„Nie byłem naprawdę w stanie pracować nad rzeczami, które musiałem poprawić”, żali się Fritz
Taylor Fritz nie zagra w drugim z rzędu finale ATP Finals. Wyeliminowany z turnieju już w fazie grupowej po porażce z Alexem De Minaurem, Amerykanin będzie mógł teraz cieszyć się kilkoma dniami urlopu, zanim rozpocznie okres przygotowań do sezonu 2026.
Fritz odpadł już w fazie grupowej Mastersa w Turynie. Finałista z zeszłego roku przeciwko Sinnerowi, Amerykanin, choć w dobrej pozycji, tym razem nie zdołał pokonać przeszkody, jaką była faza grupowa.
Mimo zwycięstwa nad Lorenzo Musettim w pierwszym meczu, później przegrał z Carlosem Alcarazem, a następnie z Alexem De Minaurem. Na konferencji prasowej po swojej porażce i eliminacji z turnieju, Fritz omówił mecz z Australijczykiem oraz sposób, w jaki planuje przygotowania na przyszły rok.
„Alex (De Minaur) to zawodnik, który porusza się bardzo dobrze, ale przeciwko mnie nie ma zwyczaju grać tak ofensywnie. Po prostu pokazał, że również potrafi być agresywny, wcześniej uderzać piłkę. Szczerze mówiąc, mój problem z prawym kolanem nie był dziś problemem.
Często, gdy mam mały dzień treningowy, nie muszę rozgrywać intensywnego meczu i mogę poprzestać na jednym dniu odpoczynku, mogę wrócić na kort bez zbytniego bólu. To będzie pierwszy prawdziwy przedsezon, jaki będę miał od prawdopodobnie trzech lub czterech lat, z co najmniej trzema tygodniami przygotowań.

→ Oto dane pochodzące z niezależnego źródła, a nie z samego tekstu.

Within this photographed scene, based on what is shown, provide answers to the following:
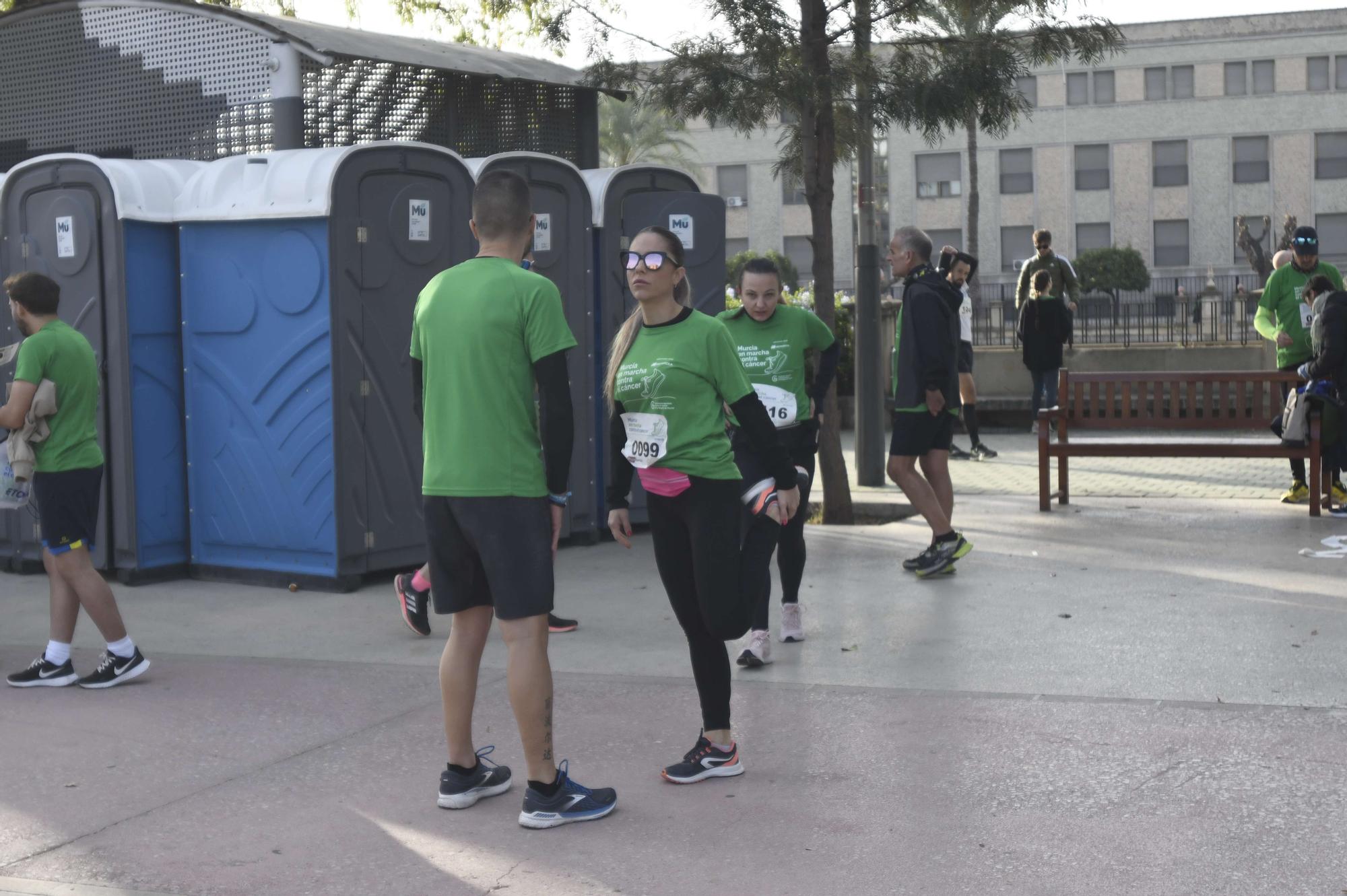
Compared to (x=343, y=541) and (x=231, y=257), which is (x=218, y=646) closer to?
(x=343, y=541)

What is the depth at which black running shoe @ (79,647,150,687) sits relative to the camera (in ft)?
21.1

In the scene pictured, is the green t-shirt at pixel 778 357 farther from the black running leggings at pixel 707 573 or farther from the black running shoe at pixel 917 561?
the black running shoe at pixel 917 561

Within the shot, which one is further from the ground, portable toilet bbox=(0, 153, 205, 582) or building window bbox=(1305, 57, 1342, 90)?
building window bbox=(1305, 57, 1342, 90)

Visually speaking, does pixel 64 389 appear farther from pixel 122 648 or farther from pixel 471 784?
pixel 471 784

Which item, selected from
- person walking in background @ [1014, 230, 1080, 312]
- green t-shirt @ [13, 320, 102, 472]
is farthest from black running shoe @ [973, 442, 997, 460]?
green t-shirt @ [13, 320, 102, 472]

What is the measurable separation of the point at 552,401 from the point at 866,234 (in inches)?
299

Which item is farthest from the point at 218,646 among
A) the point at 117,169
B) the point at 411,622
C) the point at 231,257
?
the point at 117,169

Mam nadzieję, że uda mi się utrzymać zdrowie, aby móc trenować. Jednym z moich największych problemów w tym roku było to, że gdy nie grałem, nie byłem naprawdę w stanie pracować nad rzeczami, które musiałem poprawić.
Miałem wrażenie, że po prostu utrzymuję swój poziom, odpoczywam i staram się czuć zdrowo i sprawnie. Jest kilka pozytywów, które można wynieść, ale na razie czuję się naprawdę rozczarowany”, zapewniał Fritz dla Tennis Up To Date.